Pisarz bowiem, zamiast skupić się na opisywaniu „odjazdów”, skupił się na długofalowym i krótkofalowym, ale głównie psychologicznym ich oddziaływaniu. Jest to o tyle interesujące, że jego eseje ciężko nazwać profesjonalnym opisem uzależnienia, jednak przekazany przez niego „obraz kliniczny” nadrabia trafnością i żywością obrazowania – tym bardziej, że diagnozuje nie tyle pojedynczego człowieka, co całe społeczeństwo w jego skłonności do ulepszania rzeczywistości, a także w nikłości tejże. W większości opisuje własne doświadczenia, robiąc to w sposób dość zorganizowany, obserwując po kolei pętlę uzależnienia i wewnętrzne przeżycia towarzyszące danej substancji, dodając jednak trochę ciętych uwag z pozycji obserwatora.
Chociaż w życiu niejednego próbował, w swoich esejach mniej skupiał się na wyszukanych narkotykach zażywanych w kręgach dekadenckich, a największą uwagę poświęcił dwóm tak powszechnym w życiu społeczeństwa, że niemal nieuznawanych za używki – nikotynie i alkoholu. Tymczasem, on sam postuluje stanowisko, że to one najbardziej zatruwają i „zidiocają” wspólne życie ludzi, w ten sposób zaprzeczając ogólnemu poglądowi o ich niespecjalnej szkodliwości „na co dzień” oraz integrującym działaniu.
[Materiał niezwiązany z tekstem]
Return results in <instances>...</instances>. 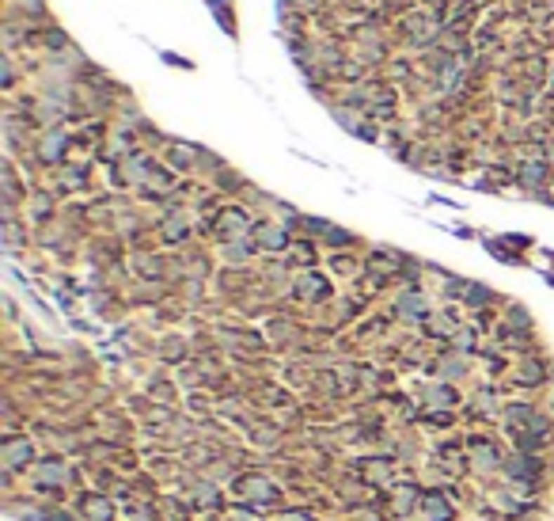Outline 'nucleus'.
Returning a JSON list of instances; mask_svg holds the SVG:
<instances>
[{
  "mask_svg": "<svg viewBox=\"0 0 554 521\" xmlns=\"http://www.w3.org/2000/svg\"><path fill=\"white\" fill-rule=\"evenodd\" d=\"M236 495L243 502H251V506H274L277 487L266 476H243V480H236Z\"/></svg>",
  "mask_w": 554,
  "mask_h": 521,
  "instance_id": "1",
  "label": "nucleus"
},
{
  "mask_svg": "<svg viewBox=\"0 0 554 521\" xmlns=\"http://www.w3.org/2000/svg\"><path fill=\"white\" fill-rule=\"evenodd\" d=\"M31 457H34V449H31L27 438H12V442H4V449H0V461H4L8 468H23V464H31Z\"/></svg>",
  "mask_w": 554,
  "mask_h": 521,
  "instance_id": "2",
  "label": "nucleus"
},
{
  "mask_svg": "<svg viewBox=\"0 0 554 521\" xmlns=\"http://www.w3.org/2000/svg\"><path fill=\"white\" fill-rule=\"evenodd\" d=\"M421 514H426V521H452V502L440 495V491H429V495L421 499Z\"/></svg>",
  "mask_w": 554,
  "mask_h": 521,
  "instance_id": "3",
  "label": "nucleus"
},
{
  "mask_svg": "<svg viewBox=\"0 0 554 521\" xmlns=\"http://www.w3.org/2000/svg\"><path fill=\"white\" fill-rule=\"evenodd\" d=\"M65 483V464L61 461H42L34 468V487H61Z\"/></svg>",
  "mask_w": 554,
  "mask_h": 521,
  "instance_id": "4",
  "label": "nucleus"
},
{
  "mask_svg": "<svg viewBox=\"0 0 554 521\" xmlns=\"http://www.w3.org/2000/svg\"><path fill=\"white\" fill-rule=\"evenodd\" d=\"M84 517L88 521H114V502L103 499V495L84 499Z\"/></svg>",
  "mask_w": 554,
  "mask_h": 521,
  "instance_id": "5",
  "label": "nucleus"
},
{
  "mask_svg": "<svg viewBox=\"0 0 554 521\" xmlns=\"http://www.w3.org/2000/svg\"><path fill=\"white\" fill-rule=\"evenodd\" d=\"M471 453H475V464H478V468H486V472L501 464L497 449H494V445H486V442H471Z\"/></svg>",
  "mask_w": 554,
  "mask_h": 521,
  "instance_id": "6",
  "label": "nucleus"
},
{
  "mask_svg": "<svg viewBox=\"0 0 554 521\" xmlns=\"http://www.w3.org/2000/svg\"><path fill=\"white\" fill-rule=\"evenodd\" d=\"M414 495H418L414 487H399L395 491V514H410V510H414Z\"/></svg>",
  "mask_w": 554,
  "mask_h": 521,
  "instance_id": "7",
  "label": "nucleus"
},
{
  "mask_svg": "<svg viewBox=\"0 0 554 521\" xmlns=\"http://www.w3.org/2000/svg\"><path fill=\"white\" fill-rule=\"evenodd\" d=\"M228 521H262L258 514H251V510H239V514H232Z\"/></svg>",
  "mask_w": 554,
  "mask_h": 521,
  "instance_id": "8",
  "label": "nucleus"
},
{
  "mask_svg": "<svg viewBox=\"0 0 554 521\" xmlns=\"http://www.w3.org/2000/svg\"><path fill=\"white\" fill-rule=\"evenodd\" d=\"M281 521H312V517L300 514V510H293V514H281Z\"/></svg>",
  "mask_w": 554,
  "mask_h": 521,
  "instance_id": "9",
  "label": "nucleus"
}]
</instances>
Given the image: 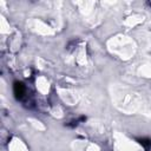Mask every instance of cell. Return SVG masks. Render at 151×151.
I'll list each match as a JSON object with an SVG mask.
<instances>
[{
    "label": "cell",
    "mask_w": 151,
    "mask_h": 151,
    "mask_svg": "<svg viewBox=\"0 0 151 151\" xmlns=\"http://www.w3.org/2000/svg\"><path fill=\"white\" fill-rule=\"evenodd\" d=\"M26 88H25V85L22 83H15L14 84V94L17 98H21L25 93Z\"/></svg>",
    "instance_id": "1"
}]
</instances>
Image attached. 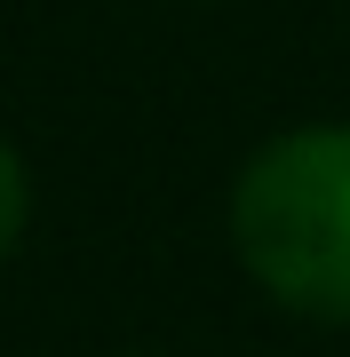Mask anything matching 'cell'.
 I'll return each instance as SVG.
<instances>
[{
  "mask_svg": "<svg viewBox=\"0 0 350 357\" xmlns=\"http://www.w3.org/2000/svg\"><path fill=\"white\" fill-rule=\"evenodd\" d=\"M231 246L295 318L350 326V119L286 128L239 167Z\"/></svg>",
  "mask_w": 350,
  "mask_h": 357,
  "instance_id": "cell-1",
  "label": "cell"
},
{
  "mask_svg": "<svg viewBox=\"0 0 350 357\" xmlns=\"http://www.w3.org/2000/svg\"><path fill=\"white\" fill-rule=\"evenodd\" d=\"M24 222H32V175H24V159H16V143L0 135V255L24 238Z\"/></svg>",
  "mask_w": 350,
  "mask_h": 357,
  "instance_id": "cell-2",
  "label": "cell"
}]
</instances>
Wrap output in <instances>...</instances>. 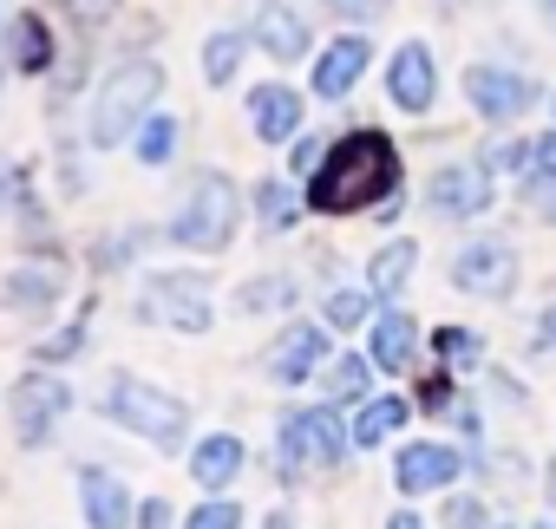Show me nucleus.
I'll list each match as a JSON object with an SVG mask.
<instances>
[{
	"label": "nucleus",
	"mask_w": 556,
	"mask_h": 529,
	"mask_svg": "<svg viewBox=\"0 0 556 529\" xmlns=\"http://www.w3.org/2000/svg\"><path fill=\"white\" fill-rule=\"evenodd\" d=\"M177 157V118H144L138 125V164H170Z\"/></svg>",
	"instance_id": "26"
},
{
	"label": "nucleus",
	"mask_w": 556,
	"mask_h": 529,
	"mask_svg": "<svg viewBox=\"0 0 556 529\" xmlns=\"http://www.w3.org/2000/svg\"><path fill=\"white\" fill-rule=\"evenodd\" d=\"M79 347H86V327H66V334H53V340L40 347V360H73Z\"/></svg>",
	"instance_id": "35"
},
{
	"label": "nucleus",
	"mask_w": 556,
	"mask_h": 529,
	"mask_svg": "<svg viewBox=\"0 0 556 529\" xmlns=\"http://www.w3.org/2000/svg\"><path fill=\"white\" fill-rule=\"evenodd\" d=\"M289 301H295V282L289 275H255V282L236 288V308L242 314H275V308H289Z\"/></svg>",
	"instance_id": "24"
},
{
	"label": "nucleus",
	"mask_w": 556,
	"mask_h": 529,
	"mask_svg": "<svg viewBox=\"0 0 556 529\" xmlns=\"http://www.w3.org/2000/svg\"><path fill=\"white\" fill-rule=\"evenodd\" d=\"M242 53H249L242 34H210V40H203V79H210V86H229L236 66H242Z\"/></svg>",
	"instance_id": "25"
},
{
	"label": "nucleus",
	"mask_w": 556,
	"mask_h": 529,
	"mask_svg": "<svg viewBox=\"0 0 556 529\" xmlns=\"http://www.w3.org/2000/svg\"><path fill=\"white\" fill-rule=\"evenodd\" d=\"M413 269H419V248H413V242H387V248L367 261V288H374L380 301H393V295L413 282Z\"/></svg>",
	"instance_id": "21"
},
{
	"label": "nucleus",
	"mask_w": 556,
	"mask_h": 529,
	"mask_svg": "<svg viewBox=\"0 0 556 529\" xmlns=\"http://www.w3.org/2000/svg\"><path fill=\"white\" fill-rule=\"evenodd\" d=\"M79 503H86V529H131V490L112 470H79Z\"/></svg>",
	"instance_id": "16"
},
{
	"label": "nucleus",
	"mask_w": 556,
	"mask_h": 529,
	"mask_svg": "<svg viewBox=\"0 0 556 529\" xmlns=\"http://www.w3.org/2000/svg\"><path fill=\"white\" fill-rule=\"evenodd\" d=\"M328 321H334V327H361V321H367V295H361V288H334V295H328Z\"/></svg>",
	"instance_id": "31"
},
{
	"label": "nucleus",
	"mask_w": 556,
	"mask_h": 529,
	"mask_svg": "<svg viewBox=\"0 0 556 529\" xmlns=\"http://www.w3.org/2000/svg\"><path fill=\"white\" fill-rule=\"evenodd\" d=\"M387 92H393V105H400V112H432L439 66H432V53H426L419 40H406V47L393 53V66H387Z\"/></svg>",
	"instance_id": "11"
},
{
	"label": "nucleus",
	"mask_w": 556,
	"mask_h": 529,
	"mask_svg": "<svg viewBox=\"0 0 556 529\" xmlns=\"http://www.w3.org/2000/svg\"><path fill=\"white\" fill-rule=\"evenodd\" d=\"M439 353H445V366H471L478 360V340L465 327H439Z\"/></svg>",
	"instance_id": "32"
},
{
	"label": "nucleus",
	"mask_w": 556,
	"mask_h": 529,
	"mask_svg": "<svg viewBox=\"0 0 556 529\" xmlns=\"http://www.w3.org/2000/svg\"><path fill=\"white\" fill-rule=\"evenodd\" d=\"M400 190V151L387 131H348L328 144V157L315 164L308 177V209L321 216H354V209H374L380 196Z\"/></svg>",
	"instance_id": "1"
},
{
	"label": "nucleus",
	"mask_w": 556,
	"mask_h": 529,
	"mask_svg": "<svg viewBox=\"0 0 556 529\" xmlns=\"http://www.w3.org/2000/svg\"><path fill=\"white\" fill-rule=\"evenodd\" d=\"M321 353H328V334L302 321V327H289L282 340L268 347V373L282 379V386H302V379H308V373L321 366Z\"/></svg>",
	"instance_id": "17"
},
{
	"label": "nucleus",
	"mask_w": 556,
	"mask_h": 529,
	"mask_svg": "<svg viewBox=\"0 0 556 529\" xmlns=\"http://www.w3.org/2000/svg\"><path fill=\"white\" fill-rule=\"evenodd\" d=\"M452 282H458L465 295H491V301H504V295L517 288V248H510V242H471V248H458Z\"/></svg>",
	"instance_id": "8"
},
{
	"label": "nucleus",
	"mask_w": 556,
	"mask_h": 529,
	"mask_svg": "<svg viewBox=\"0 0 556 529\" xmlns=\"http://www.w3.org/2000/svg\"><path fill=\"white\" fill-rule=\"evenodd\" d=\"M236 216H242L236 183H229V177H216V170H203V177L184 190L177 216H170V242H177V248H203V255H216V248H229Z\"/></svg>",
	"instance_id": "3"
},
{
	"label": "nucleus",
	"mask_w": 556,
	"mask_h": 529,
	"mask_svg": "<svg viewBox=\"0 0 556 529\" xmlns=\"http://www.w3.org/2000/svg\"><path fill=\"white\" fill-rule=\"evenodd\" d=\"M523 183H556V131L523 144Z\"/></svg>",
	"instance_id": "28"
},
{
	"label": "nucleus",
	"mask_w": 556,
	"mask_h": 529,
	"mask_svg": "<svg viewBox=\"0 0 556 529\" xmlns=\"http://www.w3.org/2000/svg\"><path fill=\"white\" fill-rule=\"evenodd\" d=\"M255 209H262V229H289L295 222V190L289 183H262L255 190Z\"/></svg>",
	"instance_id": "27"
},
{
	"label": "nucleus",
	"mask_w": 556,
	"mask_h": 529,
	"mask_svg": "<svg viewBox=\"0 0 556 529\" xmlns=\"http://www.w3.org/2000/svg\"><path fill=\"white\" fill-rule=\"evenodd\" d=\"M406 412H413L406 399H367V412L354 418V444H367V451H374L380 438H393V431L406 425Z\"/></svg>",
	"instance_id": "23"
},
{
	"label": "nucleus",
	"mask_w": 556,
	"mask_h": 529,
	"mask_svg": "<svg viewBox=\"0 0 556 529\" xmlns=\"http://www.w3.org/2000/svg\"><path fill=\"white\" fill-rule=\"evenodd\" d=\"M8 60H14V73H47L53 66V27L40 14H14L8 21Z\"/></svg>",
	"instance_id": "20"
},
{
	"label": "nucleus",
	"mask_w": 556,
	"mask_h": 529,
	"mask_svg": "<svg viewBox=\"0 0 556 529\" xmlns=\"http://www.w3.org/2000/svg\"><path fill=\"white\" fill-rule=\"evenodd\" d=\"M445 405H452V392H445V379H432L426 386V412H445Z\"/></svg>",
	"instance_id": "39"
},
{
	"label": "nucleus",
	"mask_w": 556,
	"mask_h": 529,
	"mask_svg": "<svg viewBox=\"0 0 556 529\" xmlns=\"http://www.w3.org/2000/svg\"><path fill=\"white\" fill-rule=\"evenodd\" d=\"M387 529H426V522H419L413 509H393V522H387Z\"/></svg>",
	"instance_id": "40"
},
{
	"label": "nucleus",
	"mask_w": 556,
	"mask_h": 529,
	"mask_svg": "<svg viewBox=\"0 0 556 529\" xmlns=\"http://www.w3.org/2000/svg\"><path fill=\"white\" fill-rule=\"evenodd\" d=\"M465 99H471V112H478V118L510 125V118H523V112H530L536 86H530L523 73H510V66H471V73H465Z\"/></svg>",
	"instance_id": "6"
},
{
	"label": "nucleus",
	"mask_w": 556,
	"mask_h": 529,
	"mask_svg": "<svg viewBox=\"0 0 556 529\" xmlns=\"http://www.w3.org/2000/svg\"><path fill=\"white\" fill-rule=\"evenodd\" d=\"M138 522H144V529H170V503H144Z\"/></svg>",
	"instance_id": "38"
},
{
	"label": "nucleus",
	"mask_w": 556,
	"mask_h": 529,
	"mask_svg": "<svg viewBox=\"0 0 556 529\" xmlns=\"http://www.w3.org/2000/svg\"><path fill=\"white\" fill-rule=\"evenodd\" d=\"M445 522H452V529H478V522H484V503H478V496H452V503H445Z\"/></svg>",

Jakkolwiek jego zdanie (totalna prohibicja alkoholu) może wydawać się kategoryczne, ciężko zaprzeczyć temu, co pisze, bo nie robi nic innego, jak – w zgryźliwy sposób, ale wciąż – opisuje ich wpływ. W zbiorze znajdą się też teksty na temat kokainy, morfiny i eteru (ostatnie dwa napisane przez zaproszonych współpracowników) oraz peyotlu, przy czym ten ostatni najbardziej przypomina „raport z haju”, jest opisem doznawanych przez niego wizji, które, jakkolwiek ciekawe, nie wydają się zbyt znaczące w jego ogólnym odbiorze.
Tym jednak, co przyciąga do tego zbioru, oprócz tematyki, jest sam styl Witkacego, w pewien sposób jednocześnie gustowny i dość bezpośredni, ironiczny i cięty, a przy tym ekspresywny i nieunikający humoru. Zresztą, to i tak jedynie „wieczorowa” odsłona jego pisania – cytując go zresztą, „bo są ludzie, którzy narzekają na intensywność stylu w literaturze: wolą kaszkę na mleczku niż abisyńskei suki prażone żywcem na bringhauserach”. Co jednak jest istotne, to dygresyjność samego dyskursu, czasem sięgajaca do autotematycznych uwag (nie da się nie zauważyć pewnych elementów autokreacji), czasem ocierająca się o krytykę społeczno-literacką, czasem też sięgająca do rozmaitych teorii – nawet jeśli zbyt mocno, moim zdaniem, opierał się o typologię Kretschera (dzisiaj już w psychologii dość nieaktualną), da się to uznać za „znak czasu”, tymczasem umiejscowienie roli narkotyków pomięzy jego własną ideą „odczuć metafizycznych” okazało się naprawdę celnym i błyskotliwym pomysłem.
Krótko mówiąc, czy w „Narkotykach” znajdzie się coś specjalnie odkrywczego? Zasadniczo rzecz biorąc nie, ale to wciąż interesująca diagnoza tego, w jaki sposób używki oddziałują na umysł człowieka poza samym „hajem” i zjazdem, do tego umiejscowiona w ciekawym światopoglądzie autora oraz napisana świetnym, ostrym językiem.